◆ Exercise directions:
Extract every line from the items below that contains the string "bbox".

◆ Recorded data:
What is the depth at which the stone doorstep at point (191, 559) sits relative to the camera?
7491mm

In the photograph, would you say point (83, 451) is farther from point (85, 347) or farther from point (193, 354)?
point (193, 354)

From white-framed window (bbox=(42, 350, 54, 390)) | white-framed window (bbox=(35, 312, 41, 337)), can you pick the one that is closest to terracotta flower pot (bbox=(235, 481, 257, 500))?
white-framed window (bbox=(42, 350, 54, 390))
--
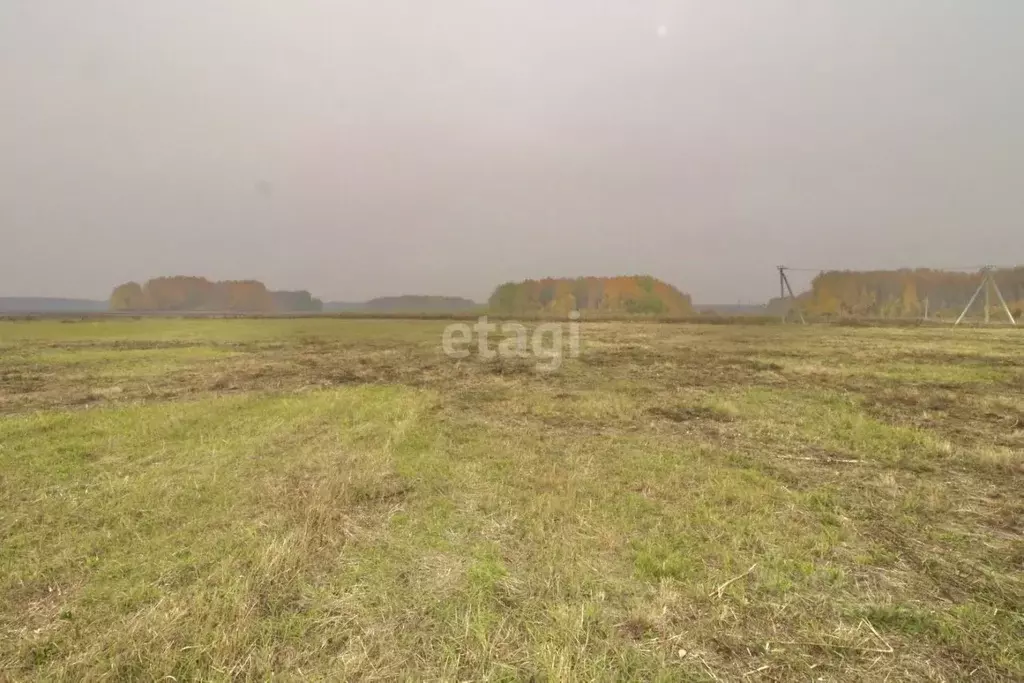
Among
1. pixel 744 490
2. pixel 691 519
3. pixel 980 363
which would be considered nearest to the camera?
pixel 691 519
...
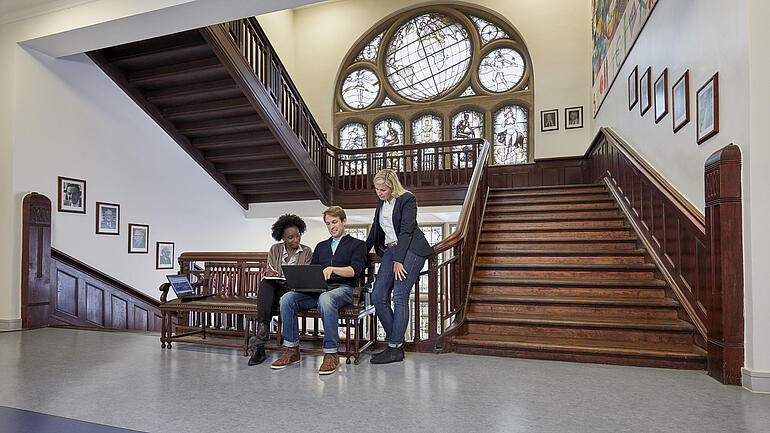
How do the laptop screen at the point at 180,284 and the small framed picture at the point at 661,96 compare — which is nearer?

◆ Full solution:
From white-framed window (bbox=(42, 350, 54, 390)) | white-framed window (bbox=(35, 312, 41, 337)), can you pick the one that is closest to terracotta flower pot (bbox=(235, 481, 257, 500))?
white-framed window (bbox=(42, 350, 54, 390))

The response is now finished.